By Simone Polisano on Monday, 18 February 2019
Category: All

Part 5 of 10: Steer customers to the path of least resistance

You may have features in the customer experience that can make customer acquisition easier for the customer (Photo ID Capture, Online Account Aggregation etc). Steer customers to using these options by promoting the benefit and making them clearly visible – it’s a win-win.

To open a bank account or originate a loan, there’s information you need – some of it for Risk reasons, some of it for Compliance reasons. Regardless of the reason, you need that information.

Providing that information takes time – typing it in is reasonably slow and whilst each individual field isn’t an issue, in aggregate it can take 5 to 30 minutes to complete an application, depending on the product. And your customers have other things they’d mush rather do with that time.

So we’ve seen banks invest in building experiences that can streamline the application process for consumers with capabilities like:

However, when these experiences aren’t positioned appropriately with customers, they’re often ignored or simply missed. The benefits (to the consumer!) of using these services should be promoted to encourage customers to leverage these services. It will save them time AND it will help you get more completed applications for accounts, cards, loans.

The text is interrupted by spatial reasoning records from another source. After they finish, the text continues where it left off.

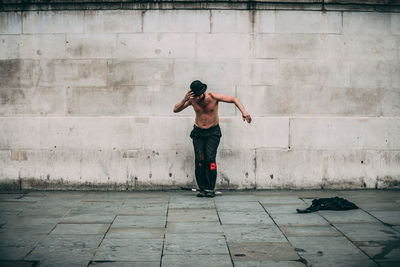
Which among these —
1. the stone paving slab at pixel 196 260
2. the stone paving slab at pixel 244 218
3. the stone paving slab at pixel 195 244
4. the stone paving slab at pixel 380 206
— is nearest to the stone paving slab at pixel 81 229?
the stone paving slab at pixel 195 244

For example, with photo ID capture…

Benefit to the consumer Benefit to the bank
Prefilll’s about 11 fields (Name, Address, DOB, License Details) Faster completion = Higher completion rate
Improves chances of approval due to higher quality information capture (reduced typing errors and better matching to government databases) Reduced fraud due to the presence of a photo ID document used to prefill.

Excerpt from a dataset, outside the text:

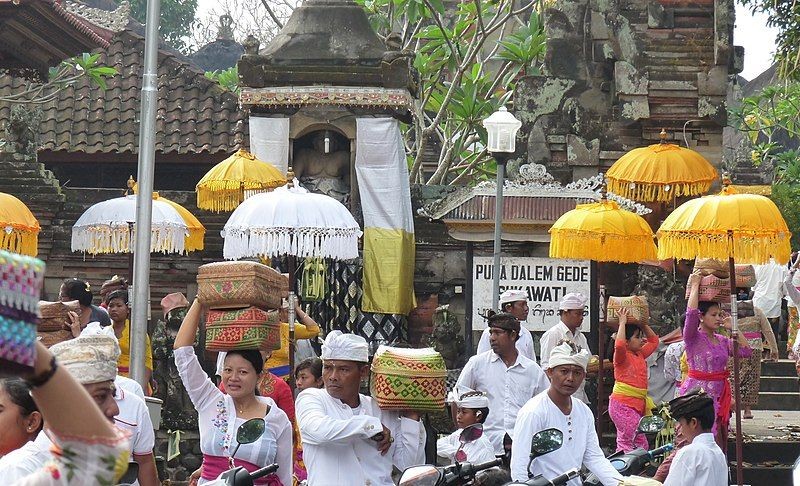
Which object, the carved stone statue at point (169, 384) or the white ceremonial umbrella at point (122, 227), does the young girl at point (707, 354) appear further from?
the white ceremonial umbrella at point (122, 227)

But very often the expedited process is presented along with the option of just typing information in. And in fact, it’s often missed! Therefore, the customer just starts typing information in, which takes time, and then they abandon due to fatigue, or they get distracted because it’s taking too long, and so on.

Lets look at an example. 

Did you even see the option to Prefill the form with a photo of a driving license?

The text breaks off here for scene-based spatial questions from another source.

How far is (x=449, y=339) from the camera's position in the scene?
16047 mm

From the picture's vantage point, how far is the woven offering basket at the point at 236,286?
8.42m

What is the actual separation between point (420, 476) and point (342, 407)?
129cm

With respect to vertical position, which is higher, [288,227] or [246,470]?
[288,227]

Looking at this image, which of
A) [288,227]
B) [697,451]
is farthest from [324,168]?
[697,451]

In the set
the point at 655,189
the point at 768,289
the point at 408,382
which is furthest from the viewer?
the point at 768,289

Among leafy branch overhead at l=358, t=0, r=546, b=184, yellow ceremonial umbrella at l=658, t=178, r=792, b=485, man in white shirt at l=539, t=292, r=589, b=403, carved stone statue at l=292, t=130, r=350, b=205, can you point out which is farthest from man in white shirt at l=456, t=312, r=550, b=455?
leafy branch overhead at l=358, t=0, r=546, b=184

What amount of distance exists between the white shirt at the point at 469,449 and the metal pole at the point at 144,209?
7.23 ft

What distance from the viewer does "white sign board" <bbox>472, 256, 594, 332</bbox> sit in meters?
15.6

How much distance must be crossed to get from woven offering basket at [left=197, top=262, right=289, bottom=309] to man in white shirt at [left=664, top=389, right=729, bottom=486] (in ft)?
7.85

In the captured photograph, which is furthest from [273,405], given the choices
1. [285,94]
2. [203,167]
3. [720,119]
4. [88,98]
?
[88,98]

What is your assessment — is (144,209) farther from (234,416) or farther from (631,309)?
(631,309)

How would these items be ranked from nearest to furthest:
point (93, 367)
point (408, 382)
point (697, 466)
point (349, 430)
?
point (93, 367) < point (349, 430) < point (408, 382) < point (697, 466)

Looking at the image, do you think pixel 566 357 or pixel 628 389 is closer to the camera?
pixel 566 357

Is it obvious that the circle icon with a camera is a button to invoke the camera on the phone?

In practice, the experience likely results in people simply typing their information in and not invoking the camera functionality. When a consumer clicks “Apply Now” they expect to complete a form. They are on auto-pilot to an extent and they start looking for fields to enter First Name, Last Name, etc.

And you can see those fields on this application form (image at right) under the subtle option to take a photo of a license. So when a customer sees this screen, they click in to “First Name” and start typing. And that’s what happened with a similar experience in production. They missed the option to prefill or simply didn’t see enough value in “Fill out your form faster”.

Compare that to this experience from US banking giant Wells Fargo.

On a mobile device, the entire screen is taken up with a big red button to engage the camera. You can’t miss it. You simply have to click “Or you can fill it in yourself” as an option to get to the fields.

Still, even in this design we’d recommend highlighting the benefit to the consumer beyond “Checking in a Snap”. In this design we’d advocate some specific benefit metrics like

This will save you about 2 minutes

AND

Improve the likelihood of instant approval.

So, when you’re designing an experience that incorporates options that will streamline the application process for the consumer:

  1. Make it easy for them to choose the easiest path (like the Wells Fargo design at left)
  2. Clearly articulate the benefit to the consumer of taking the easiest path.